It is by far the weightiest decision a police officer must make: Should I pull the trigger? And though he must reach that decision in less time than it takes to read this sentence, his actions will be examined and critiqued for months or even years, often by people with little experience or understanding of what it’s like to make such a decision.
Last Tuesday at about 3:15 p.m., two Sonoma County, California sheriff’s deputies were on patrol in Santa Rosa, about 50 miles north of San Francisco, when they spotted a male walking down the street with a rifle. News reports say the deputies stopped, took cover behind the opened doors of their car, and shouted for the male to drop the gun. One of the deputies then fired eight shots, hitting the male with seven of them, two of which were fatal. Then came the awful discovery: the male was 13 years old; the rifle he carried was a pellet gun. Now a mother and father must mourn the loss of their son, and the deputy must bear the weight of having killed him.
Of course, there have been the usual accusations of murder and calls for the deputy to be fired and jailed (see the comments at the Daily Kos story, for example), but a dispassionate look at the shooting must resolve the question of whether, despite what came to light in the aftermath, the deputy was legally justified in his use of deadly force at the moment he pulled the trigger.
Every police officer can tell stories of times when he could have shot someone, when he almost did shoot someone, but for some reason held his fire. This is one of mine. I was working a plain-clothes assignment in one of L.A.’s less glamorous neighborhoods. Some of my coworkers were interviewing two men about some suspected criminal activity, and as they did so my job was to stand nearby and watch their backs. The neighborhood was such that any white guy in jeans and a T-shirt, no matter how scruffy he might appear, is automatically presumed to be a cop, so though we were in plain clothes I was confident that everyone within eyesight knew we were police officers.
In the driveway next door to where we were standing was a man working on his car, installing a new radio or some speakers, as I recall, and he was kneeling down outside the car as he fiddled with something or other under the dashboard. The setting was all quite routine and ordinary . . . until it wasn’t.
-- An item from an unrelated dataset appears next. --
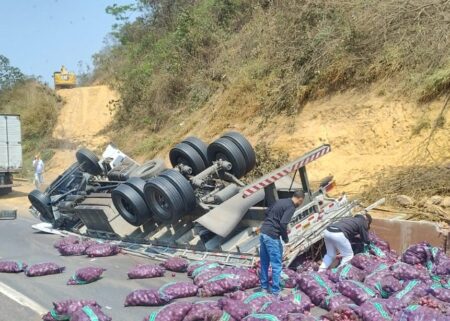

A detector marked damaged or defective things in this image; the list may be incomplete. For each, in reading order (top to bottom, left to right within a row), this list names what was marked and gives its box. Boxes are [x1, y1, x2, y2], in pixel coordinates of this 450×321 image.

overturned truck [28, 132, 366, 264]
A young man walked up to the man working on his car and pulled out what to me appeared to be a semiautomatic pistol, pointing it at the kneeling man’s head. In that moment I was certain that I was witnessing a carjacking or perhaps even a murder. I drew my pistol and shouted, “Police! Drop it!” My two coworkers, unaware of what I had seen but alerted by my cry, took cover and drew their own weapons, and for an excruciating second or two the man with the gun froze in place, neither raising nor lowering it, as three cops performed the infinitesimal mental calculations required before deciding whether or not to shoot him. At last he dropped the gun, which turned out to be a plastic replica of the one I carried. The man he had approached was his friend and neighbor, and he had given no apparent thought to the potential consequences of pointing a realistic toy gun at him out on a public street.